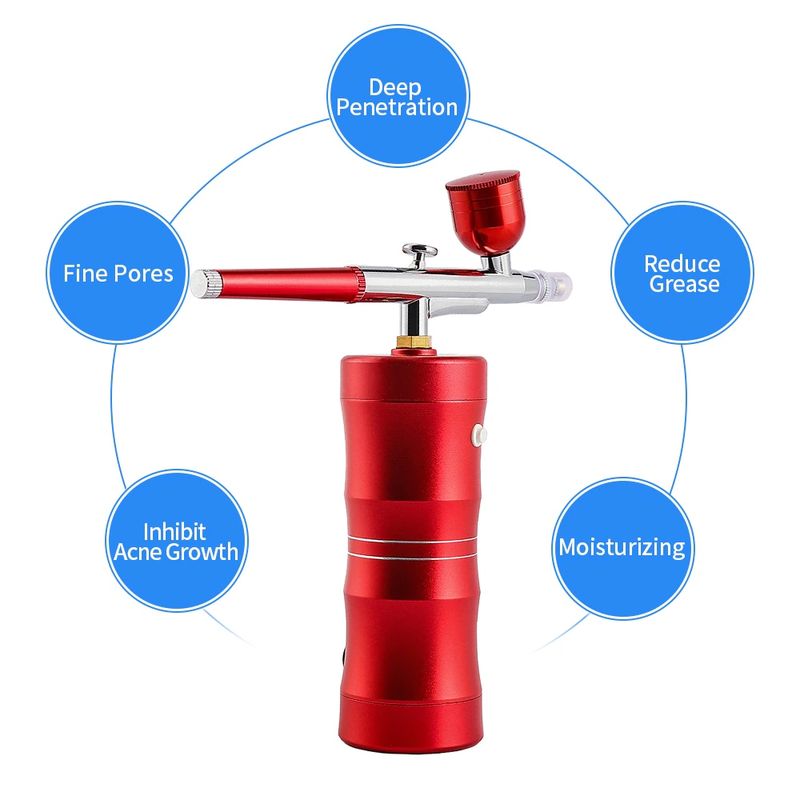 Deep Penetration

Fine Pores

Reduce Grease

Inhibit Acne Growth

Moisturizing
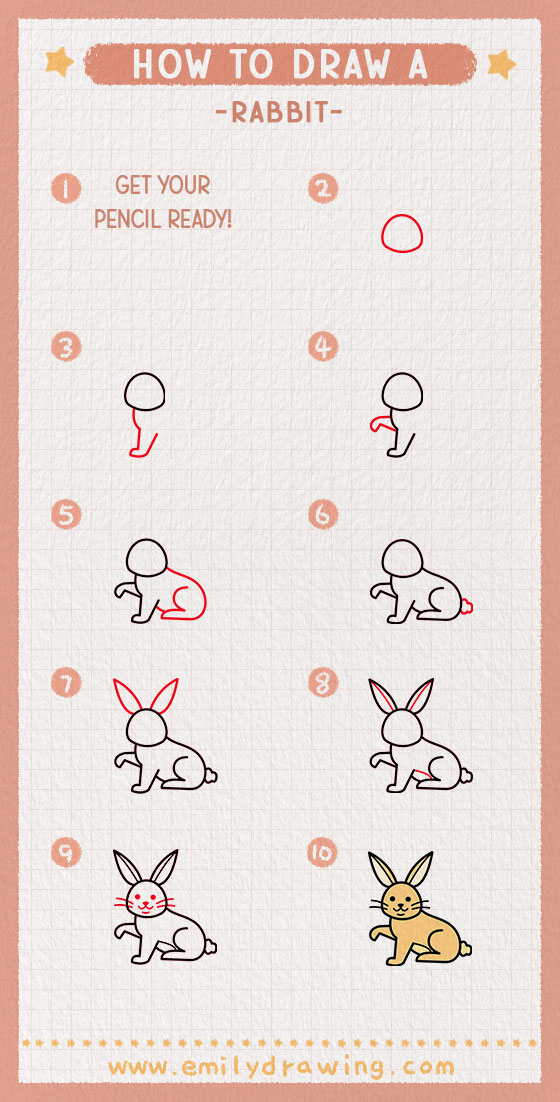 HOW TO DRAW A
-RABBIT-

1 GET YOUR PENCIL READY!

2

3

4

5

6

7

8

9

10

www.emilydrawing.com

· · · · ·

* **EXERCISE REQUIREMENTS**: What is needed is an exact repeat of every entry above, with the pictures left out.

* **ANSWER SPACE**:
 Deep Penetration

Fine Pores

Reduce Grease

Inhibit Acne Growth

Moisturizing
 HOW TO DRAW A
-RABBIT-

1 GET YOUR PENCIL READY!

2

3

4

5

6

7

8

9

10

www.emilydrawing.com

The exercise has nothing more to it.